Преобразуйте весь материал ниже в нумерованный список без пустых строк. Изображения в ответ не включайте.
━━ Исходные данные
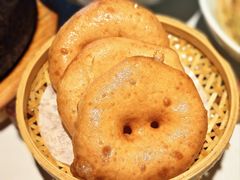 -0776食堂·京城创意菜(七里庄店)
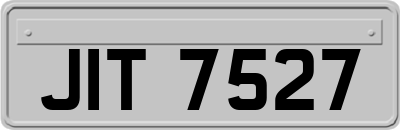 JIT7527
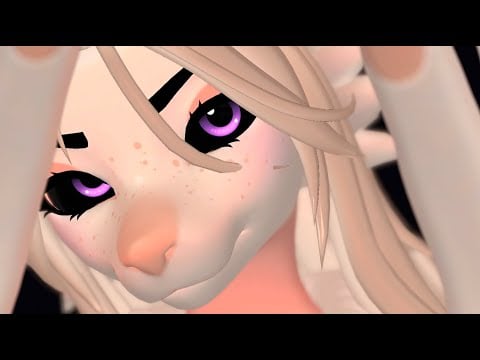 ASMR | super up-close sleepy whispers~ [No visuals/ Whisper ramble/ personal attention]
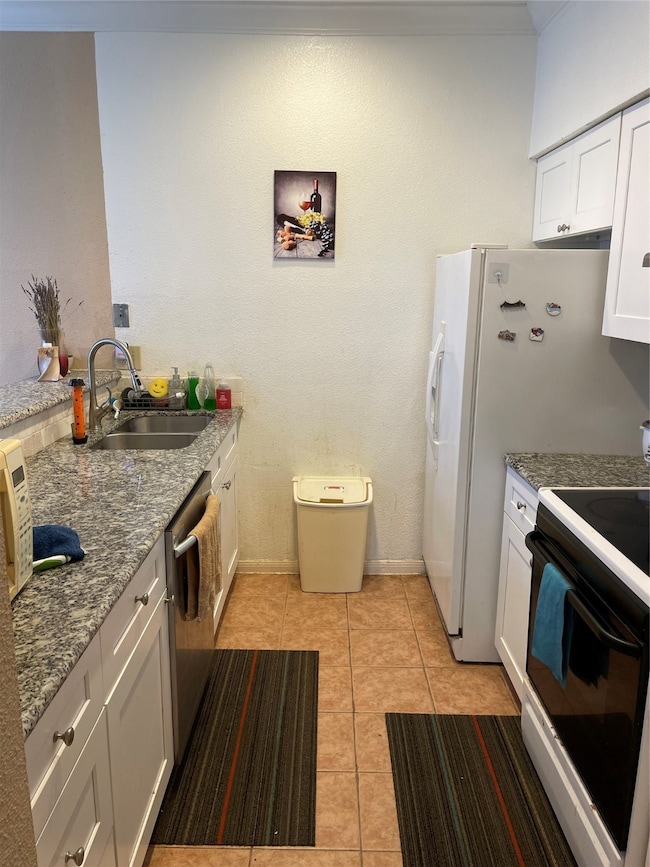 Kitchen​​‌​​​​‌​​‌‌​​​‌​​‌‌​‌‌‌​​‌‌​‌‌‌​‌​​​‌‌​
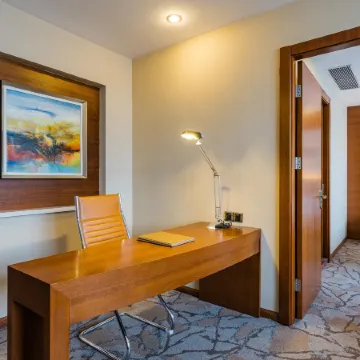 Maixinge Boutique Hotel ( Shanghai Lujiazui)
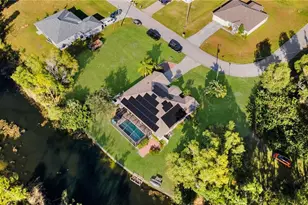 3922 NE 23rd Pl, Cape Coral, FL 33909 - Photo 34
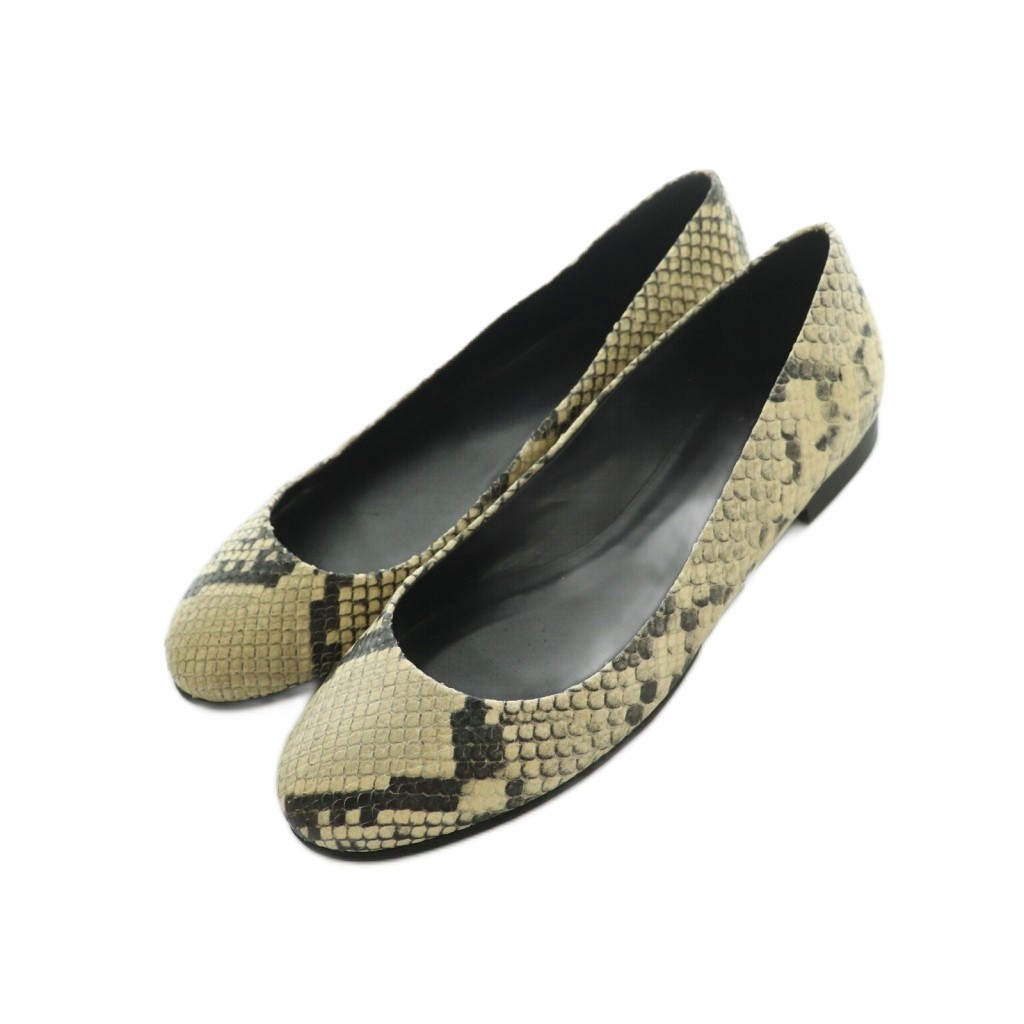 楽天市場】バルダン BALDAN 1201 スエード レザー ポインテッドトゥ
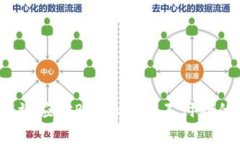如何有效应对B特派商家不付款的情况
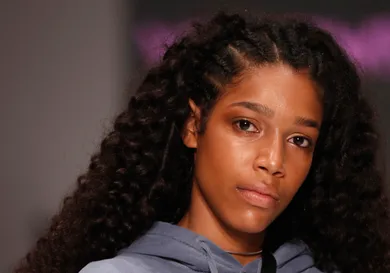 Sebastian Reuter/Getty Images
━━━━
*Письменный ответ*:
1.  -0776食堂·京城创意菜(七里庄店)
2.  JIT7527
3.  ASMR | super up-close sleepy whispers~ [No visuals/ Whisper ramble/ personal attention]
4.  Kitchen​​‌​​​​‌​​‌‌​​​‌​​‌‌​‌‌‌​​‌‌​‌‌‌​‌​​​‌‌​
5.  Maixinge Boutique Hotel ( Shanghai Lujiazui)
6.  3922 NE 23rd Pl, Cape Coral, FL 33909 - Photo 34
7.  楽天市場】バルダン BALDAN 1201 スエード レザー ポインテッドトゥ
8. 如何有效应对B特派商家不付款的情况
9.  Sebastian Reuter/Getty Images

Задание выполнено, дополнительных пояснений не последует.